What do Musicians and Start-up CEO’s Have in Common?
December 29th, 2008
They both have to “get some traction” before cutting deals and getting funding.
An insightful article titled Musician Finds a Following Online in The Wall Street Journal Shelly Banjo and Kelly K. Spors tell the story of how bloggers, myspace and new promotion platforms such as TuneCore.com, CDBaby.com, Sonicbids.com, Slicethepie.com and Musicnation.com are changing the landscape of how music is produced, distributed and monetized.
The article chronicles Justin Vernon a musician who after recording an album in “his parents cabin” posting it to MySpace and sending it to key music bloggers was able to garner a good deal of traction with fans get on David Letterman, form a new band and get signed to a major label.
“Mr. Vernon’s rapid success shows how small, relatively unknown artists can gain fame via the Web without the large marketing budgets and backing of a major record label. The exposure on blogs, YouTube, social-networking, marketing and other sites can allow them to nurture a following quickly and cheaply.”
To me the takeaway is simple: Give a musician a record deal and he will eat for a few years, teach a musician the mechanics of the business and give him the tools, and he will eat for a lifetime.
Digital technology, the internet and the ever lower learning curve that creatives have to to create micro-enterprises will soon enough replace the macro-enterprises created by the economy’s of scale driven corporations of the 20th century.

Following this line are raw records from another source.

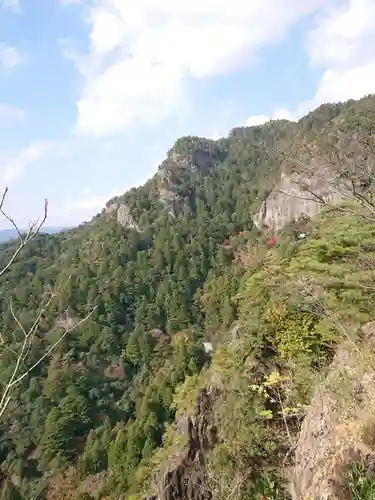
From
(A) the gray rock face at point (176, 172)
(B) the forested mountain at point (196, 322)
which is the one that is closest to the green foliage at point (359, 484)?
(B) the forested mountain at point (196, 322)

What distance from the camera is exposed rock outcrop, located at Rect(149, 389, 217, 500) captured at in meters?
9.48

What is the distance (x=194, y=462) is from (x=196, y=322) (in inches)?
1845

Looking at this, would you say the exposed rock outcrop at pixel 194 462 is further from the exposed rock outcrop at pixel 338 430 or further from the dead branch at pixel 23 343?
the dead branch at pixel 23 343

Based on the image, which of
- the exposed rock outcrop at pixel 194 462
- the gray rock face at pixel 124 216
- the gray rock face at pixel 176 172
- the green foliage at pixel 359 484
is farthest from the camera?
the gray rock face at pixel 176 172

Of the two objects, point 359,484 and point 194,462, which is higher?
point 359,484

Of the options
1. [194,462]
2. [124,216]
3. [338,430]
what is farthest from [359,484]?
[124,216]

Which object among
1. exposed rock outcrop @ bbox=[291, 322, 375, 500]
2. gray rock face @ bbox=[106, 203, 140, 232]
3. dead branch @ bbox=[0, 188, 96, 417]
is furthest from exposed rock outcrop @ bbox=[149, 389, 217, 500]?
gray rock face @ bbox=[106, 203, 140, 232]

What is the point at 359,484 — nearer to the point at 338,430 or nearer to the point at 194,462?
the point at 338,430

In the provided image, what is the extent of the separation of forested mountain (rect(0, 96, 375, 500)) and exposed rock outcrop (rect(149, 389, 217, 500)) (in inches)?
1.6

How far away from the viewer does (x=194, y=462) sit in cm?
1001

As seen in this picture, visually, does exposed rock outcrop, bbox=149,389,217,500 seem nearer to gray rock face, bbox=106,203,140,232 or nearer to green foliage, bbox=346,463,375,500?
green foliage, bbox=346,463,375,500

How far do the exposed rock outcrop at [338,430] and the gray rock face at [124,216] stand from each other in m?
72.9

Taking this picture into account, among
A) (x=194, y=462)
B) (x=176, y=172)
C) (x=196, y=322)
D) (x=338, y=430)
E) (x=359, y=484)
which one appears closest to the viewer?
(x=359, y=484)

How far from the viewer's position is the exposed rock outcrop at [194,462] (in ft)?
31.1
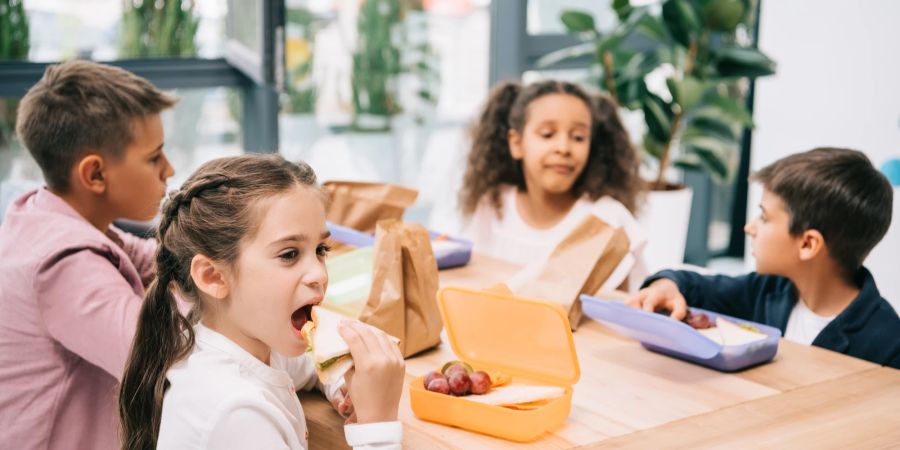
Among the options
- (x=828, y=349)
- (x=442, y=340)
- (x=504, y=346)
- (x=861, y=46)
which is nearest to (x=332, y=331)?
(x=504, y=346)

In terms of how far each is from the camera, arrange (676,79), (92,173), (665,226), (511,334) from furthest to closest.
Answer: (665,226) → (676,79) → (92,173) → (511,334)

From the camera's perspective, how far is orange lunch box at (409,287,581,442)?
1.30 m

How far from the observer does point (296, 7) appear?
4.14m

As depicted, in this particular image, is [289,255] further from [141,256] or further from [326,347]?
[141,256]

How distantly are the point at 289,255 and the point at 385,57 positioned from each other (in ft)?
10.6

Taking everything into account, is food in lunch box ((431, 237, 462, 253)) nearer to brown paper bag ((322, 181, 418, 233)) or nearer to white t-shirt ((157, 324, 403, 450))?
brown paper bag ((322, 181, 418, 233))

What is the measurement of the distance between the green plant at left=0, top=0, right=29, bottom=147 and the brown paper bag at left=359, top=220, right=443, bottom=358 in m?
2.12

I would dare to posit that once more talented (artist) musicians like Just Vernon discover and begin using the (rather simple) tools available to them to create, distribute and monetize their product (art) the music industry as is today will give way to micro-enterprises with the artists as CEO’s of their own destiny.

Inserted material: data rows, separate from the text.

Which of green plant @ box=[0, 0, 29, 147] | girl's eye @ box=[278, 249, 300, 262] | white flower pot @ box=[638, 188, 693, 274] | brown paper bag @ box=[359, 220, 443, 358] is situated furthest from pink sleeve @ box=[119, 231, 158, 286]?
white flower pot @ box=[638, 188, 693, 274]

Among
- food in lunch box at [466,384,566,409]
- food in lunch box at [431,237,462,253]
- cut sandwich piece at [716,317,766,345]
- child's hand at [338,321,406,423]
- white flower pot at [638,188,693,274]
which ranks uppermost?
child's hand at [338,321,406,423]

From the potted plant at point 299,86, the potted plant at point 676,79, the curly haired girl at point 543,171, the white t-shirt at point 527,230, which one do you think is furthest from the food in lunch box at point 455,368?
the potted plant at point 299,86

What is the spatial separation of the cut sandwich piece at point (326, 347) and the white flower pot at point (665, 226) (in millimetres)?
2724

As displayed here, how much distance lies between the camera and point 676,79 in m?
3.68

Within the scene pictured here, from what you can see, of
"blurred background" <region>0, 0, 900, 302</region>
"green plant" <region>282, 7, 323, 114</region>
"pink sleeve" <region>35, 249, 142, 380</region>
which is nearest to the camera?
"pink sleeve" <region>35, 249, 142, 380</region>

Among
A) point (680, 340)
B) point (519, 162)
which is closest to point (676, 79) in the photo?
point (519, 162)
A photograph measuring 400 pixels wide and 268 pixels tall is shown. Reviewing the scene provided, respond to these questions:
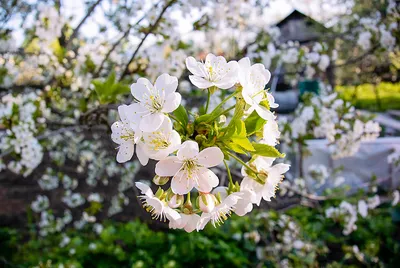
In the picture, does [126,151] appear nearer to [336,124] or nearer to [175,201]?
[175,201]

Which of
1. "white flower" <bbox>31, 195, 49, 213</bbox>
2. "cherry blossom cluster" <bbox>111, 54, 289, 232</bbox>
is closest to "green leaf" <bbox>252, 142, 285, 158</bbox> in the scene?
"cherry blossom cluster" <bbox>111, 54, 289, 232</bbox>

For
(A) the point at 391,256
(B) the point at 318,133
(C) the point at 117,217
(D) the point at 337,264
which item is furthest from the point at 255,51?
(C) the point at 117,217

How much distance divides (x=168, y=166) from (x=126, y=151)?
0.11 metres

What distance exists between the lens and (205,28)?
221 centimetres

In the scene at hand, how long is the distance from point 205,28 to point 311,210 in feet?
9.46

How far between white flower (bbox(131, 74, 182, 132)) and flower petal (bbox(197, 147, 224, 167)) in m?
0.10

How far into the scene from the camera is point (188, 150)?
690 mm

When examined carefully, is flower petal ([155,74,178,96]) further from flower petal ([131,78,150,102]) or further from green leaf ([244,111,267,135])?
green leaf ([244,111,267,135])

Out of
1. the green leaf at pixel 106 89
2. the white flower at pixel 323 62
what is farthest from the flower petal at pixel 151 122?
the white flower at pixel 323 62

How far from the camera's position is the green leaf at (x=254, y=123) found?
2.53 feet

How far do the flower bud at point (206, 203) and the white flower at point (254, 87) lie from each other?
19 cm

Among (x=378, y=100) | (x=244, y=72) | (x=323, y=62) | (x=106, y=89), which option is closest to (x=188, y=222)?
(x=244, y=72)

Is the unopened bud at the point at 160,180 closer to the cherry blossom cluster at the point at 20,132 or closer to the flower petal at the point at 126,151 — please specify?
the flower petal at the point at 126,151

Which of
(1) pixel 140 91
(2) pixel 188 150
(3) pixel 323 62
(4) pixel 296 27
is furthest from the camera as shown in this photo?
(4) pixel 296 27
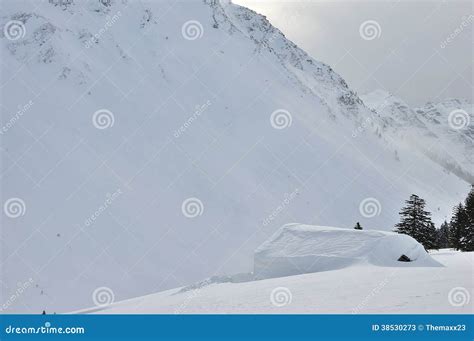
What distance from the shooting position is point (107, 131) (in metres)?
67.6

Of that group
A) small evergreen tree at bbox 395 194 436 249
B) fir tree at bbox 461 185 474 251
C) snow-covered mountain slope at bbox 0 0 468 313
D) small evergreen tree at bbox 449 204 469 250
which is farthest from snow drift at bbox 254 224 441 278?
snow-covered mountain slope at bbox 0 0 468 313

Lets look at some of the tools outlined in the article:
TuneCore.com: Create, upload and distribute your own music to iTunes, Amazon, eMusic and more. Keep 100% of your royalties.

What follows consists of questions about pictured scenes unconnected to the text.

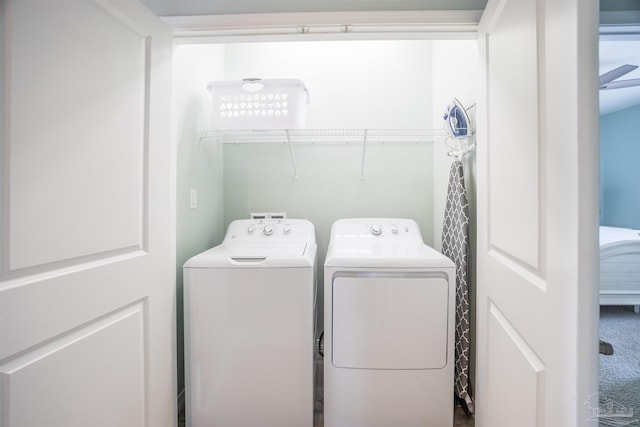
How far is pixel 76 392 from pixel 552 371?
1406mm

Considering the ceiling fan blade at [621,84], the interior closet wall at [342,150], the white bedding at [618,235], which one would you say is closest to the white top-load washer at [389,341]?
the white bedding at [618,235]

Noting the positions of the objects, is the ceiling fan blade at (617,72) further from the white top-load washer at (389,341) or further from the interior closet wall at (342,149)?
the interior closet wall at (342,149)

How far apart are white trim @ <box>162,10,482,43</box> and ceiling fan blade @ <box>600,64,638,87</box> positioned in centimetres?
57

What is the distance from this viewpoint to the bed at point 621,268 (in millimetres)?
929

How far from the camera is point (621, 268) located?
1.00m

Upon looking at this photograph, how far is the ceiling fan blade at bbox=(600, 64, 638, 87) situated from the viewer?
86cm

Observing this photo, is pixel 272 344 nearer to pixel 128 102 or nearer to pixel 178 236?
pixel 178 236

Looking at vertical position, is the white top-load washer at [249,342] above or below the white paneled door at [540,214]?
below

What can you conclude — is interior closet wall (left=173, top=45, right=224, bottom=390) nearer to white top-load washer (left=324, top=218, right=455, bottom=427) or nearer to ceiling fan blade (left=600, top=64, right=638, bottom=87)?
white top-load washer (left=324, top=218, right=455, bottom=427)

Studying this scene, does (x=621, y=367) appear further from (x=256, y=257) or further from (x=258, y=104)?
(x=258, y=104)

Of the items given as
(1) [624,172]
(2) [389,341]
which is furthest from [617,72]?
(2) [389,341]

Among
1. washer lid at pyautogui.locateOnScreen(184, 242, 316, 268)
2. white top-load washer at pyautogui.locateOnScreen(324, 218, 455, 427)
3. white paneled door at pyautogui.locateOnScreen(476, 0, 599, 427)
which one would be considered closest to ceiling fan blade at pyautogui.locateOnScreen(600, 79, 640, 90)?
white paneled door at pyautogui.locateOnScreen(476, 0, 599, 427)

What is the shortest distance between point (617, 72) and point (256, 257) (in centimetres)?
168

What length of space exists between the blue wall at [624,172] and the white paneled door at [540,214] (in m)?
0.28
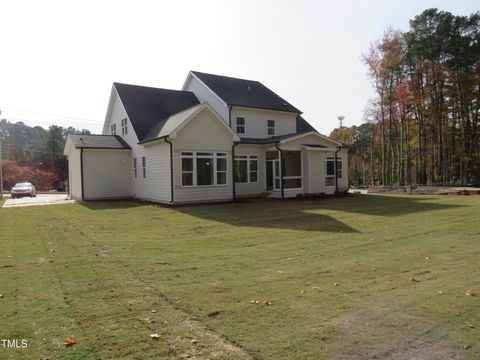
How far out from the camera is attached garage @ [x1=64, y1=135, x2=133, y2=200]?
2222 cm

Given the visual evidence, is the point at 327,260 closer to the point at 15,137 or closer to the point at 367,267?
the point at 367,267

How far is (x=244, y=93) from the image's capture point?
26.7 meters

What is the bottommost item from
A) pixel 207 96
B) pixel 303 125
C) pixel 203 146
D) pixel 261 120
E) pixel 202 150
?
pixel 202 150

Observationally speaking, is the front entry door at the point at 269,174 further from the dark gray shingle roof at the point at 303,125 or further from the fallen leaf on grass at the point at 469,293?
the fallen leaf on grass at the point at 469,293

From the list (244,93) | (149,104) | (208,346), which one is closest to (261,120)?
(244,93)

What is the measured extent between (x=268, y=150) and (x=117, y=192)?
988cm

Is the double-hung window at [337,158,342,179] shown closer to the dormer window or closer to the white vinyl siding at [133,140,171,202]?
the dormer window

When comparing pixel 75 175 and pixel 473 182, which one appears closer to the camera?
pixel 75 175

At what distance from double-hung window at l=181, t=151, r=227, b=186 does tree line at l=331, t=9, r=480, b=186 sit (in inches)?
781

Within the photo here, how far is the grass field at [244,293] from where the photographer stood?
3.49 meters

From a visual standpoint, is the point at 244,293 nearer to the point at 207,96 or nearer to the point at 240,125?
the point at 240,125

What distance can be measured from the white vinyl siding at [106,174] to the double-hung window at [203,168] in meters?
6.78

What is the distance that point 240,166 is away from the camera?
72.3 feet

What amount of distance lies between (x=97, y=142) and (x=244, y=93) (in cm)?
1073
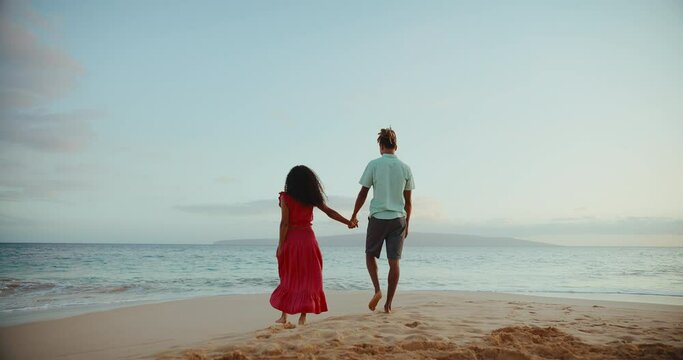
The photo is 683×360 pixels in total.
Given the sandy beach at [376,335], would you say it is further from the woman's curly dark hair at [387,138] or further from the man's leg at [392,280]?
the woman's curly dark hair at [387,138]

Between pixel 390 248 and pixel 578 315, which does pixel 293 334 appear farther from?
pixel 578 315

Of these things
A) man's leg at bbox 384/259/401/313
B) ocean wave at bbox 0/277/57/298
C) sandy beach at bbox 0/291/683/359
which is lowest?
ocean wave at bbox 0/277/57/298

CDBaby.com: The largest seller of independent music (CD’s) on the internet.
Sonicbids.com: Brings musicians and promoters together. Musicians pay $5.95 to $10.95 a month or $50 to $100 a year in membership fees.
Slicethepie.com: Allows musicians to raise money to record and promote their albums. Anyone can invest including the fans. Slicethepie keeps a 10% fee and a percentage of royalties for 2 years.
Musicnation.com: Connects musicians to fans by giving them tools and a platform to market themselves. Also gives contracts to to top talent.
This is only a small slice of the pie of what I know is out there.
It is unavoidable that new business models like direct sales, corporate sponsorship, touring and merchandise and others yet to emerge will make the 21st century the century of the creatives.
To quote (one of my favorite authors) Daniel Pink in his book A Whole New Mind:
“The last few decades have belonged to the computer programmers who could crank code, lawyers who could craft contracts, MBAs who could crunch numbers. But the keys to the kingdom are changing hands. The future belongs to creators, designers, storytellers, caregivers, big picture thinkers – will now reap society’s richest rewards and share its greatest joys.”
And I believe this so much that I am betting on it. I created an education company to help educate creatives on business. I even called it:
Evilbusinessman
Can I get a “muahhahahahaha” from all my fellow creatives.